§ **Problem requirements**:
Output the records that follow, with every character intact.

§ **Input data**:
+ + +
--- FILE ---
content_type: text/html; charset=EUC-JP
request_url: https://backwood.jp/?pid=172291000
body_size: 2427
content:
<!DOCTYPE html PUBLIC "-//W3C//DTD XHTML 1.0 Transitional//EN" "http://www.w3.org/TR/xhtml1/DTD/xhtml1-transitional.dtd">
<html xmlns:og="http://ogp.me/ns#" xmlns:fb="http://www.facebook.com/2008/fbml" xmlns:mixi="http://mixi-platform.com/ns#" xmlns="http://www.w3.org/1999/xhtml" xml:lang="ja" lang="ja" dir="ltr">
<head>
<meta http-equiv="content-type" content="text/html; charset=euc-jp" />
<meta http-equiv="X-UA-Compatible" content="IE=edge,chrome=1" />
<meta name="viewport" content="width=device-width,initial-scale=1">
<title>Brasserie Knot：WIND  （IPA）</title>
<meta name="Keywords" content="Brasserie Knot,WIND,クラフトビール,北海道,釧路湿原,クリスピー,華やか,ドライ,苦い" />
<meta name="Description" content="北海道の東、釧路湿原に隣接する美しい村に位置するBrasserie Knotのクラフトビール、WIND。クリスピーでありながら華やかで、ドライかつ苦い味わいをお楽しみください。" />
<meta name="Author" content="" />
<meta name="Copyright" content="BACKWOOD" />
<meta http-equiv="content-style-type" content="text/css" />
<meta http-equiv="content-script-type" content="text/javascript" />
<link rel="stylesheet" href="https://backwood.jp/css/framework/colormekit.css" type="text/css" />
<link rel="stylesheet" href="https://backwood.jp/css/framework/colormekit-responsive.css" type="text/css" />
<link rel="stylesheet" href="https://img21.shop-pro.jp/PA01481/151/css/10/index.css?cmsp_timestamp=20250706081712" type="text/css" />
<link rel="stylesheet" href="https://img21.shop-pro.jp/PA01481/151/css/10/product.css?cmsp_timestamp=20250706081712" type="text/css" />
+ + +
§ **Solved exercise**:
--- FILE ---
content_type: text/html; charset=EUC-JP
request_url: https://backwood.jp/?pid=172291000
body_size: 2427
content:
<!DOCTYPE html PUBLIC "-//W3C//DTD XHTML 1.0 Transitional//EN" "http://www.w3.org/TR/xhtml1/DTD/xhtml1-transitional.dtd">
<html xmlns:og="http://ogp.me/ns#" xmlns:fb="http://www.facebook.com/2008/fbml" xmlns:mixi="http://mixi-platform.com/ns#" xmlns="http://www.w3.org/1999/xhtml" xml:lang="ja" lang="ja" dir="ltr">
<head>
<meta http-equiv="content-type" content="text/html; charset=euc-jp" />
<meta http-equiv="X-UA-Compatible" content="IE=edge,chrome=1" />
<meta name="viewport" content="width=device-width,initial-scale=1">
<title>Brasserie Knot：WIND  （IPA）</title>
<meta name="Keywords" content="Brasserie Knot,WIND,クラフトビール,北海道,釧路湿原,クリスピー,華やか,ドライ,苦い" />
<meta name="Description" content="北海道の東、釧路湿原に隣接する美しい村に位置するBrasserie Knotのクラフトビール、WIND。クリスピーでありながら華やかで、ドライかつ苦い味わいをお楽しみください。" />
<meta name="Author" content="" />
<meta name="Copyright" content="BACKWOOD" />
<meta http-equiv="content-style-type" content="text/css" />
<meta http-equiv="content-script-type" content="text/javascript" />
<link rel="stylesheet" href="https://backwood.jp/css/framework/colormekit.css" type="text/css" />
<link rel="stylesheet" href="https://backwood.jp/css/framework/colormekit-responsive.css" type="text/css" />
<link rel="stylesheet" href="https://img21.shop-pro.jp/PA01481/151/css/10/index.css?cmsp_timestamp=20250706081712" type="text/css" />
<link rel="stylesheet" href="https://img21.shop-pro.jp/PA01481/151/css/10/product.css?cmsp_timestamp=20250706081712" type="text/css" />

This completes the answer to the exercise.